Facts Behind the Fiction: Jennifer Robson’s Goodnight from London
Historical Novels Review’s prolific 20th-century section is proof that WWII-era fiction remains one of the hottest historical subgenres. Jennifer Robson, author of three WWI novels, has just released her first book set during the 1940 Blitz. Much of the research for her doctoral thesis concerned life on the home front in Britain. Regardless, she admits, “I had a lot of catching up to do! Perhaps the most enjoyable part of my research for Goodnight from London was having the chance to revisit the oral history project I undertook while at Oxford. I could hear the voices of the women I’d interviewed so clearly, and see them in my mind’s eye. And the project was an absolute treasure trove of details about daily life during the war.”

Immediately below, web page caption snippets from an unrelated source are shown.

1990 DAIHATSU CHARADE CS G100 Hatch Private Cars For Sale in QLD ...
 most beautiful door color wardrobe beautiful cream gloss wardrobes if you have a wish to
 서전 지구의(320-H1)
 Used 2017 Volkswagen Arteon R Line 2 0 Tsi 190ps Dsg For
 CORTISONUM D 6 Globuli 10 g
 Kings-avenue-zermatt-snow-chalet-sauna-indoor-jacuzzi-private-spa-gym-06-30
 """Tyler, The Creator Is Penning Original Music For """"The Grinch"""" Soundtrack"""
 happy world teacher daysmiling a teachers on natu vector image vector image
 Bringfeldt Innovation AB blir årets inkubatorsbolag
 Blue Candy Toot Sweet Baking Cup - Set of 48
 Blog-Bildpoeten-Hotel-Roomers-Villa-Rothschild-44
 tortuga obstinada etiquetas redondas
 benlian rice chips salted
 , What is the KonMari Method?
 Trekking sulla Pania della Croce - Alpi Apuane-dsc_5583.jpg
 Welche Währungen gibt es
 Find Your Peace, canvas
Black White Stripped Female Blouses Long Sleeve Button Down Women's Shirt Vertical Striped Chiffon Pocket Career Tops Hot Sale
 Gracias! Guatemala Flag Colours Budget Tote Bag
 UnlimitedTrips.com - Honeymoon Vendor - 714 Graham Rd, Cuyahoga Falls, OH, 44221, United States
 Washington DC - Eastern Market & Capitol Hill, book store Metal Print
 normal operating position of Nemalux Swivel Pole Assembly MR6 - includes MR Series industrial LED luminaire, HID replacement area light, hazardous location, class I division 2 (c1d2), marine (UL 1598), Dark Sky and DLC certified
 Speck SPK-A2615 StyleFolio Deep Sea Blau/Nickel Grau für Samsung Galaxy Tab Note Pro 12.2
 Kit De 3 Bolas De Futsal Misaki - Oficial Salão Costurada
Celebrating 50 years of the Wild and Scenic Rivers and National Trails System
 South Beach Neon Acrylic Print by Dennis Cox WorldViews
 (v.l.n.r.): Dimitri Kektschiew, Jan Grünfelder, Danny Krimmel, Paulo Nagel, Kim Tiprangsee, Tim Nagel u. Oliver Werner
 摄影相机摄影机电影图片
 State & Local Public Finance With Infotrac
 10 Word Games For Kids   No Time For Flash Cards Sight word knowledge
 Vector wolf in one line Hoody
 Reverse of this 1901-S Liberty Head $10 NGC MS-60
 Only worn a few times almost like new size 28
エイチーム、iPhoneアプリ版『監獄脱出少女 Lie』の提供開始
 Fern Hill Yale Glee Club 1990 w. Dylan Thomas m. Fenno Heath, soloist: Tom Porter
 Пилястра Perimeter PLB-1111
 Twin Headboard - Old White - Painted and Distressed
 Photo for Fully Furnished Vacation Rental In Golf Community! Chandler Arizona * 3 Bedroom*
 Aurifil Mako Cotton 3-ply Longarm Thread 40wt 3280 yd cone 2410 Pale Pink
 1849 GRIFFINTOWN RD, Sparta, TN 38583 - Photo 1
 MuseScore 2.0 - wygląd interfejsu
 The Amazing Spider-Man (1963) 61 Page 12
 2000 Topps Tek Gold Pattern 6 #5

Robson’s grandmother, Nikki Moir, to whom her book is dedicated, led an interesting life that mirrors the protagonist in the story, Ruby Sutton. “My grandmother started at the very bottom of the editorial ladder in 1938, working as the newsroom ‘Girl Friday’ at the Vancouver News-Herald. The war gave her opportunities she’d likely never have had otherwise. One of her proudest moments was interviewing Eleanor Roosevelt, although she was only one of several reporters admitted to the great lady’s presence. My gran left school when she was 16. She never had any formal training and she had no illusions about her strengths as a writer. But she knew how to get a good story and she never let anyone intimidate her. She was always curious, always learning. After my grandfather’s death in 1980, she decided she wanted to go to university. Nikki died just over three years ago at the age of 95. She was well enough to know that I had become a writer, and she often told me how proud she was of me. I am so glad that I always told her how proud I was of her.”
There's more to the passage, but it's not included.